Benchmark diesel price reverses, rises for first time in 7 weeks

The benchmark Department of Energy/Energy Information Administration average retail diesel price moved up Tuesday after seven weeks of declines. 

Retail prices finally reacted to higher futures and wholesale prices that have marked the diesel market since before Christmas. But just as that pump price has started to rise, diesel futures Tuesday posted one of the biggest declines since July, depending on how it is measured.  

The weekly DOE/EIA price used as the basis for most fuel surcharges rose 4.6 cents per gallon to $4.583. The seven-week slide had taken down the benchmark from $5.333 per gallon on Nov. 7 to last week’s price of $4.537 before the recent turnaround. 

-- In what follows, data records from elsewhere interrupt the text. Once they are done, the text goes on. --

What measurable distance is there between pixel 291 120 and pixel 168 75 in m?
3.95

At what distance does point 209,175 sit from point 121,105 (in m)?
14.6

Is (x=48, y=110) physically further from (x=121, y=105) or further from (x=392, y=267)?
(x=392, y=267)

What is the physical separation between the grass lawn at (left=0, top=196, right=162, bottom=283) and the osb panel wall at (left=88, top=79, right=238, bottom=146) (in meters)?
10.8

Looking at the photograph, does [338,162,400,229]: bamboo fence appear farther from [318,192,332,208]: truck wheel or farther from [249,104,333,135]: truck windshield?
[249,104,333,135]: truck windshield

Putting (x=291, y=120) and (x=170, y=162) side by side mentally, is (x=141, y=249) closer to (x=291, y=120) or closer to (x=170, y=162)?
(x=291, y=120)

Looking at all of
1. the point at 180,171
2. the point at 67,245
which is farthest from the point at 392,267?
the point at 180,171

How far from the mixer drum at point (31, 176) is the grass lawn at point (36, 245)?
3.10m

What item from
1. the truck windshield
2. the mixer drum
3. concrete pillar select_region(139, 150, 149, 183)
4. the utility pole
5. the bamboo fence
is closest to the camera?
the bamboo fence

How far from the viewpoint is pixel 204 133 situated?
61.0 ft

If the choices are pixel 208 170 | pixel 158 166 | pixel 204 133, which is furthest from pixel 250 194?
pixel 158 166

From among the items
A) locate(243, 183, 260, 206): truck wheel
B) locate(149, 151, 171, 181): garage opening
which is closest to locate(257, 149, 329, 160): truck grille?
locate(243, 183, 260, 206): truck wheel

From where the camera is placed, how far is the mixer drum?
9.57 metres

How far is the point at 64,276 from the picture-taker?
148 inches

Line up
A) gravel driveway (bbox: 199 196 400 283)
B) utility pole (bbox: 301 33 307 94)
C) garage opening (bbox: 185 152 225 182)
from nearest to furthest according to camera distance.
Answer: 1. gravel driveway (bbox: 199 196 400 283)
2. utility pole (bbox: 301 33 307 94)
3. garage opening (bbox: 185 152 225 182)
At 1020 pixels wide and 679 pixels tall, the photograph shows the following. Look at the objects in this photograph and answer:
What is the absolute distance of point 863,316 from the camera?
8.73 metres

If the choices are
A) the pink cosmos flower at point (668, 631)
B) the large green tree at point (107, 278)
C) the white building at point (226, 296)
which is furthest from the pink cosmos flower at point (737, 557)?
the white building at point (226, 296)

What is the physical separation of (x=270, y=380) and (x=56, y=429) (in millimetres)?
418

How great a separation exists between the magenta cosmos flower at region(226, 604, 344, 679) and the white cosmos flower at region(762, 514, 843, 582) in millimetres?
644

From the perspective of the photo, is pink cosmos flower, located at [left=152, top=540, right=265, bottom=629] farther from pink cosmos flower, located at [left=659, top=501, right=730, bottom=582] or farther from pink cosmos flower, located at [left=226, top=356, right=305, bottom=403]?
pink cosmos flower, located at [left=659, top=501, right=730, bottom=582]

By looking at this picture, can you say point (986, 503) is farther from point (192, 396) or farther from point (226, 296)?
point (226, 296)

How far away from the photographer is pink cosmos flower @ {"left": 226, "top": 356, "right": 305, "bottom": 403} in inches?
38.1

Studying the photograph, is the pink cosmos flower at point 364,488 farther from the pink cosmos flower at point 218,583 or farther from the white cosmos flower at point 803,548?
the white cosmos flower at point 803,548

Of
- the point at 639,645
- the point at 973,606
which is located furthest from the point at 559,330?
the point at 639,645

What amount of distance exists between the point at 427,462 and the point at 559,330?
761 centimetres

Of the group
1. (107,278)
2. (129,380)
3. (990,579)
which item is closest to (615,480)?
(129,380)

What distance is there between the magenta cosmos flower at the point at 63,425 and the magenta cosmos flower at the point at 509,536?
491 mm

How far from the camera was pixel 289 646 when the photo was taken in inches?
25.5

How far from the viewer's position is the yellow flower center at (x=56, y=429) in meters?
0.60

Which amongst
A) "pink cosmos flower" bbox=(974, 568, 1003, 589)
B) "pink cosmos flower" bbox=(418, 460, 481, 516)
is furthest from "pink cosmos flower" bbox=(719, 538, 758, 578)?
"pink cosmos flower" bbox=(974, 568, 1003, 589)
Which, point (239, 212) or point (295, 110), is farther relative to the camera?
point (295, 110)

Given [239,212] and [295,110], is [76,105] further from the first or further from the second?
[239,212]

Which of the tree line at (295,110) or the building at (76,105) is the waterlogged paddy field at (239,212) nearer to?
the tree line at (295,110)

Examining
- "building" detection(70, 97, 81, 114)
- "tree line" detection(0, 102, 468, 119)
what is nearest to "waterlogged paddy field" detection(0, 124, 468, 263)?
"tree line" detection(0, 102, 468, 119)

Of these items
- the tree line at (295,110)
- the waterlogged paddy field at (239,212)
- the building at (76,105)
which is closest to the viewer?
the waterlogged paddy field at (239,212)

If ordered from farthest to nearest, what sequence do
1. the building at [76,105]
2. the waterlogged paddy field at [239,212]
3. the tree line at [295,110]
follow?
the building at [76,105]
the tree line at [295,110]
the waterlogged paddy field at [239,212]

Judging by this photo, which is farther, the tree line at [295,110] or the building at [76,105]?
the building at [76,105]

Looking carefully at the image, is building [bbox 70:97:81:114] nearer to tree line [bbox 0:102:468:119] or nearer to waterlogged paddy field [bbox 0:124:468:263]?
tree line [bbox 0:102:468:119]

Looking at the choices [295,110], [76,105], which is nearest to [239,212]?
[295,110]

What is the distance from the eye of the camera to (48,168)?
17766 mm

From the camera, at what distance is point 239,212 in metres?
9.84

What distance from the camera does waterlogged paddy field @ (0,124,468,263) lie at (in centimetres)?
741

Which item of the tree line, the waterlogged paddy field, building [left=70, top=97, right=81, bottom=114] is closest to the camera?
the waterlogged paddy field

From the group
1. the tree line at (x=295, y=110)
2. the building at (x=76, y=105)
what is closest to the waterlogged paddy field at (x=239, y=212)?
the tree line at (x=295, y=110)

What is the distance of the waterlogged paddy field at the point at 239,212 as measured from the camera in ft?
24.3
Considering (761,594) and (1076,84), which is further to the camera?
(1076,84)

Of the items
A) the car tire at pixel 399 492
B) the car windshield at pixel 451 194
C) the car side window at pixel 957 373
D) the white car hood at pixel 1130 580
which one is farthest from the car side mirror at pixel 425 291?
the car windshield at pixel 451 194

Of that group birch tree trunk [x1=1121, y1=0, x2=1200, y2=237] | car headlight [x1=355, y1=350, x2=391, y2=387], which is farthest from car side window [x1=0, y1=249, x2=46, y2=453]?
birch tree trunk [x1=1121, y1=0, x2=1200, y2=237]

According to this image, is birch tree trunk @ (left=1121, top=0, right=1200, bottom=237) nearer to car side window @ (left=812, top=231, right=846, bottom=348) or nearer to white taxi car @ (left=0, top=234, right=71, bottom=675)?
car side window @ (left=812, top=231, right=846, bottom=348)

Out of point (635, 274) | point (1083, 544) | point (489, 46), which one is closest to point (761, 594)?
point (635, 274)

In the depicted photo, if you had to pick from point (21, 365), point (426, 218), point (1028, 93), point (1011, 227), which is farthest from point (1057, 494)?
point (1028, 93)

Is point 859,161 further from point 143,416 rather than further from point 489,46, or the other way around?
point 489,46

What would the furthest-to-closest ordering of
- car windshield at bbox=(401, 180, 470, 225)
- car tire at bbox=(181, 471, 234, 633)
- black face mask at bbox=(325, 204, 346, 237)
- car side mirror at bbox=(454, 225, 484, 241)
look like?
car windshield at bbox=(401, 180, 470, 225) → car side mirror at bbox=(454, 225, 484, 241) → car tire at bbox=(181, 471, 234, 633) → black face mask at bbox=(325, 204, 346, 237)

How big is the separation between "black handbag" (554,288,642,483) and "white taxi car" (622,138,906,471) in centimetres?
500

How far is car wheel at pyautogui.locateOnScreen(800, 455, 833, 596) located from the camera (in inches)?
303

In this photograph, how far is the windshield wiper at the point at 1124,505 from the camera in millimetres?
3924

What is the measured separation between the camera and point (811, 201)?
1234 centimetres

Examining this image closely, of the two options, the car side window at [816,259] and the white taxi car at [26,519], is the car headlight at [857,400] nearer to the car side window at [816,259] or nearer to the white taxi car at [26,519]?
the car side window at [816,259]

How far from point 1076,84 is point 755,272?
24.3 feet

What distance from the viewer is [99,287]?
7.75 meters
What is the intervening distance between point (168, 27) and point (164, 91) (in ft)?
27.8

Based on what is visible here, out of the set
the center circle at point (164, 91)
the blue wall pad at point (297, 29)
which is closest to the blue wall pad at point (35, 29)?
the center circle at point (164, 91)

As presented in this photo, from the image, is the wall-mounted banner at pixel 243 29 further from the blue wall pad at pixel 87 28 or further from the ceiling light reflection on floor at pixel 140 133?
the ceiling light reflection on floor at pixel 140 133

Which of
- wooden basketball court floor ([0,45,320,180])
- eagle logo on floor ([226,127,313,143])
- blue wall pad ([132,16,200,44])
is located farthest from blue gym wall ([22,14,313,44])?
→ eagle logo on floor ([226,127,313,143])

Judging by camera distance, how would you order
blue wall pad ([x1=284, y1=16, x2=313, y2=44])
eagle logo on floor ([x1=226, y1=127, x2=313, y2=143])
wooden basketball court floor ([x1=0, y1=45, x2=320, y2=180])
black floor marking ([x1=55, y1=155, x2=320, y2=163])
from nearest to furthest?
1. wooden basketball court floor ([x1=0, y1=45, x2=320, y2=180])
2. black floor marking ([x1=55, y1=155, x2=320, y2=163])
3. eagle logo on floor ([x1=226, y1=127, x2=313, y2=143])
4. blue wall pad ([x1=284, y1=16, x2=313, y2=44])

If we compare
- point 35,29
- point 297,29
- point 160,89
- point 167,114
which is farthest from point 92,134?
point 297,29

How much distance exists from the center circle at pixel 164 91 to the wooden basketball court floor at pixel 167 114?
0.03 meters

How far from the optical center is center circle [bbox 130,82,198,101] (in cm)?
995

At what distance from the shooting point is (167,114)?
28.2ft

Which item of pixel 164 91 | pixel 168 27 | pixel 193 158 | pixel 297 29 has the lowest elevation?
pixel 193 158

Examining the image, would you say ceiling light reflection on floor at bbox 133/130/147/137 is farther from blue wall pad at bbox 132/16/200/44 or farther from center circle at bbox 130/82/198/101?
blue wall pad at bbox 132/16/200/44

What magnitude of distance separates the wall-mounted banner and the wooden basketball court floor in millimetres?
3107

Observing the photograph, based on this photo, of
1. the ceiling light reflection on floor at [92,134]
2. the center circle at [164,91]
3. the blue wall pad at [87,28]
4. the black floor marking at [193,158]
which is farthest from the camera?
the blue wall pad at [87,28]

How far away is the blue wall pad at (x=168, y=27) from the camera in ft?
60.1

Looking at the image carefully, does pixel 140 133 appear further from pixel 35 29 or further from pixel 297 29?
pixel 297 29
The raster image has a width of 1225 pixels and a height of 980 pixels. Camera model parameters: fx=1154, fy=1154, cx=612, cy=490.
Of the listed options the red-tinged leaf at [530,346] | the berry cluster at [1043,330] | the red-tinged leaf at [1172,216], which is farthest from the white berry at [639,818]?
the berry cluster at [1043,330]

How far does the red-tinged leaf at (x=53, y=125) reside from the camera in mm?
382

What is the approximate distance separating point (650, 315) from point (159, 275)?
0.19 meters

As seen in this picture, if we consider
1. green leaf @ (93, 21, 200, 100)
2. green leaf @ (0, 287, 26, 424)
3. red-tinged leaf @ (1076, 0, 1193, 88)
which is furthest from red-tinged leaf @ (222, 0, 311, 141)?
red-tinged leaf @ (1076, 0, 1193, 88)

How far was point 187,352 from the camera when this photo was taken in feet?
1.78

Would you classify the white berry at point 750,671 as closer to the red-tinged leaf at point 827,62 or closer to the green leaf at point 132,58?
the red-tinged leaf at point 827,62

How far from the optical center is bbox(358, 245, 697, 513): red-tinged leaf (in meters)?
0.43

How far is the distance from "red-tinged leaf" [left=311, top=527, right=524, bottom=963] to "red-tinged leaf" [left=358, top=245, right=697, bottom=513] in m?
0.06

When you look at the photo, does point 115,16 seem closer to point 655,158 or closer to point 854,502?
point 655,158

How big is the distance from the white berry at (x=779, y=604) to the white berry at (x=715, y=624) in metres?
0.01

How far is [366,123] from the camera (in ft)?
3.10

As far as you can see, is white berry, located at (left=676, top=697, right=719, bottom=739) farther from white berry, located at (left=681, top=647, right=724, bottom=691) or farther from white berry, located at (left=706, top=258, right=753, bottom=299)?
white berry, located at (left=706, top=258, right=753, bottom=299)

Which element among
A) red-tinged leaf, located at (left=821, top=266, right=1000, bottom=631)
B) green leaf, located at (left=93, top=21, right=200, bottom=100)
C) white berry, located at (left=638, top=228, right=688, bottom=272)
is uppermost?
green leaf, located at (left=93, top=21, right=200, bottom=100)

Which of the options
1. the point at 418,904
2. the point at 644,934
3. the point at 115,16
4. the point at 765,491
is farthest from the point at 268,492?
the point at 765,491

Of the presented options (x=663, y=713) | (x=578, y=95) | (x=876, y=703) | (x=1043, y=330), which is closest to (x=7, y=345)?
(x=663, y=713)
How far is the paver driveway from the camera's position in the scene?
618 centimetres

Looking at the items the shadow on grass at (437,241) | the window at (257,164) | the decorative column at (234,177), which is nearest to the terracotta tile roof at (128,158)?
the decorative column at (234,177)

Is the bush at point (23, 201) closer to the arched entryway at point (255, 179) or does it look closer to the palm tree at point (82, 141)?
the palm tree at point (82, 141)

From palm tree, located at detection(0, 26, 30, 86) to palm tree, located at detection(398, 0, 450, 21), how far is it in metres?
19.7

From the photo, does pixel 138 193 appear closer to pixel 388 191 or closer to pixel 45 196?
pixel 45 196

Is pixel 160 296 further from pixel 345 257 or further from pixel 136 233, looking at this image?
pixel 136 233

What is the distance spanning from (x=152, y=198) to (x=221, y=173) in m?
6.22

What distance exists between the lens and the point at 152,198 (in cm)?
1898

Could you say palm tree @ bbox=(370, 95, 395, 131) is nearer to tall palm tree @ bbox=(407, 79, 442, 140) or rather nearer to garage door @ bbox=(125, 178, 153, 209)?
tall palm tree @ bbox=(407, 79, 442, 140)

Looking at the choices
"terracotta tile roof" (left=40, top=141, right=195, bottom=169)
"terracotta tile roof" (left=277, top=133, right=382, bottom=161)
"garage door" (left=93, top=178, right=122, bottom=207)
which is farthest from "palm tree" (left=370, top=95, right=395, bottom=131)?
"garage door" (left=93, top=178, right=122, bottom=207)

The upward tick follows an increase in the ultra low sulfur diesel (ULSD) settlement price on the CME commodity exchange of more than 57 cents per gallon between Dec. 7 and the final trading day of the year Friday, when the CME ULSD settled at $3.3622. That upward move followed a decline that had seen the futures price fall to $2.787 per gallon on Dec. 7, pushed lower by several factors but none more significant than the rise in U.S. inventories from the low levels of the fall that threatened a severe diesel squeeze if they hadn’t reversed.  

But just as the DOE/EIA benchmark used for most fuel surcharges rose Tuesday, the futures price of ULSD kicked off 2023 with a significant downturn, a drop far more than declines in benchmark crude prices.

ULSD on Tuesday declined 27.57 cents a gallon, a drop of 8.2%. In outright terms, the 27.57-cent decline represents the largest since an almost 57-cent decline on Nov. 1. But much of that Nov. 1 drop can be attributed to the day-earlier expiration of a squeezed November contract in the front month to be replaced by a much lower December contract. To find a decline unrelated to a rolling of the front month would require going back to a more than 33-cent decline on July 5.

Broader oil markets were hit Tuesday with a higher dollar, as there is an inverse relationship between oil prices and the strength of the greenback. A stronger dollar will work to push down prices. But a generally bearish forecast on the state of the world economy in 2023 also led to benchmark Brent crude dropping more than 4.4% and U.S. benchmark WTI declining 4.15%. 

However, the drop of more than 8% in diesel far outstripped that. Diesel is a distillate like heating oil, and at this time of year can be subject to the vagaries of winter weather.

Forecasts of warmer-than-normal weather in both the U.S. and Europe in coming weeks sent both diesel and natural gas sliding. The Henry Hub natural gas price, the U.S. benchmark, settled below $4 per thousand cubic feet (Mcf) Tuesday, the first time it broke below that number since Jan. 21, 2022. It fell 48.7 cents per Mcf, a drop of 10.88% and a decline of a magnitude that provides a strong headwind for diesel markets to overcome.